After the 700 year reconquista of the Iberian peninsula from the Moors, modern Spain became a more or less homogenous nation state. In 1492 Ferdinand defeated the last Muslim rulers of Granada and demanded the conversion or departure of all Jewish and Muslim Iberian settlers to Christianity. Those who did not convert were forcibly removed to North Africa, Italy and the then Ottoman Empire. Spain went on to conquer much of the new world and would, up until the 1970s, remain a nation of emigration, with a relatively high fertility rate—about 3.0 per woman in the 60’s and 70’s—that kept its population growing and spreading abroad.

In 1975 Franco, Spain’s dictator of 40 years, died, and in 1977 Spain underwent a transition to democracy. Spanish society and economy were liberalized and the fertility rate of Spaniards began to take a steep dive that would not bottom out until 1997 when it hit 1.15 per woman, the second lowest world-wide at the time and almost half the necessary rate for population stability (2.1). In 1975, foreigners had made up less than one half a percent of the population and still, by 1997, there were only about 600,000 of a total population of 40 million, or 1.5% of the population. At the same time, Spain was undergoing an economic boom and would soon face a shortage of workers and population decline. Spain then began abruptly to pursue an open borders policy begun under the People’s Party, then headed by President Aznar who invited thousands of Ecuadorian workers to work in construction and Moroccans to work in farming. By the year 2000 foreigners grew to 2.28% of the population and numbered less just under 1 million—a significant increase but still much lower than European countries such as France, Germany and Britain. Illegal immigration also began to increase.

The open borders policy would continue, accelerating, along with the property boom, when president Zapatero of the Socialist Worker’s Party was elected in 2004. By the year 2005, the number of foreigners living in Spain had surged to 3.7 million, or 8.5% of the total population. The number of foreigners then leaped to a further 5.7 million in 2010, or 12.2% of the total population, a 500% increase over 10 years. The total population of Spain nearly reached 47 million in 2011, but the number of foreigners showed no significant increase from the following year due to the deepening economic crisis. Without immigration, Spain’s population would have likely gone into decline in the mid 2000s.

Although 12.2% of the population is now made of foreign residents, the total number of non-ethnic Spaniards is estimated to be much higher. Children born in Spain are naturalized as Spanish citizens and non-Spaniards tend to have higher fertility rates; additionally a large number of residents have been naturalized. It’s probable that approximately 8 million Spaniards are foreign resident or foreign-descended, making up 17% of the total population. The largest groups are Romanians, Moroccans, British and Ecuadorians. The majority of the others come from a diverse medley of South American, European and African countries.

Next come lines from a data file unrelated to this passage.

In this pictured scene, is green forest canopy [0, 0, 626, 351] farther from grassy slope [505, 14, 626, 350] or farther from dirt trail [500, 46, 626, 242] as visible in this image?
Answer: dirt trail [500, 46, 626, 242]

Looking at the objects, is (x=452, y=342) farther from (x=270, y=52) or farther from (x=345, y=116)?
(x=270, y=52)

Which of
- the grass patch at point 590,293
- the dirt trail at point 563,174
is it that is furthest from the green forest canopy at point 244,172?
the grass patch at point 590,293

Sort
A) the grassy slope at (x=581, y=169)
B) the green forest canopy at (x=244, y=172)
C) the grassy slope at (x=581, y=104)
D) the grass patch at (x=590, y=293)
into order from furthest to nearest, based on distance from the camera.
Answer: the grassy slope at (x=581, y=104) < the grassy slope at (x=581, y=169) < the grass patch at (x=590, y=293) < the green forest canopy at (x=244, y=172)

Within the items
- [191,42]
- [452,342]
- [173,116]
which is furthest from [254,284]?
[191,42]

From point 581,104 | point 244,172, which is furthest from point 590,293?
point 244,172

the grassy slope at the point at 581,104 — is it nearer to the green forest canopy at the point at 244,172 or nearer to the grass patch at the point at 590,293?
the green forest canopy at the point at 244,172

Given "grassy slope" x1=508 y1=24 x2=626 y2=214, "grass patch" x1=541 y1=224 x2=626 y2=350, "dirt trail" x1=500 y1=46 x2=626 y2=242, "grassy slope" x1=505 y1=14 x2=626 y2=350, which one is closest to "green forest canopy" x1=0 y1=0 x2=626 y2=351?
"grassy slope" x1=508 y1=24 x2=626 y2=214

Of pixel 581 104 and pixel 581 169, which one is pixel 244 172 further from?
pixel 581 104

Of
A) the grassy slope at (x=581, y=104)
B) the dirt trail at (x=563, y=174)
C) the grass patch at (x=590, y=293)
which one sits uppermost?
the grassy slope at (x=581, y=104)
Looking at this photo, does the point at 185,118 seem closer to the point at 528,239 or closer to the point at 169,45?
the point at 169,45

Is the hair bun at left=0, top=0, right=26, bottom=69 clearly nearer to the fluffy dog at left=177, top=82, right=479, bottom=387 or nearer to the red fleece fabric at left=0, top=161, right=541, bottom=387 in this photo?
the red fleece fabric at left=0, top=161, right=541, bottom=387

Lately, some South Americans and Eastern Europeans have understandably returned home, given that the estimated unemployment rate of foreign residents is now 30%. Spain also embarked on a program of paying some foreigners to leave and not return for three years to help ameliorate their chronic unemployment. And some Spaniards, especially the young, educated and unemployed, are beginning to move abroad in search of opportunity.

Despite the fact that Spain’s immigrant population has leaped from being one of the smallest in Europe to one of the largest, ethnic tensions and xenophobia remain low compared to other European countries and, though they certainly exist, most Spaniards are relaxed and positive about immigration. In a recent poll, 91% of Spaniards under 30 had an overall positive view of immigration and 69% said they had one close friend who was an immigrant. Crime, however, has increased, but less so than in other European countries of mass migration.

Since the beginnings of mass immigration to Spain, the fertility rate has risen from the dismal 1.15 per woman of 1997 to 1.47 in 2011 and the population has continued to grow steadily. At the same time Spain has transformed quite rapidly, especially in the last 10 years, from a strongly Catholic, mostly homogeneous nation to a secular, largely non-religious, multicultural nation. As of yet, there has been no rising anti-immigrant backlash or nativist political parties like those which are growing fast in Northern Europe.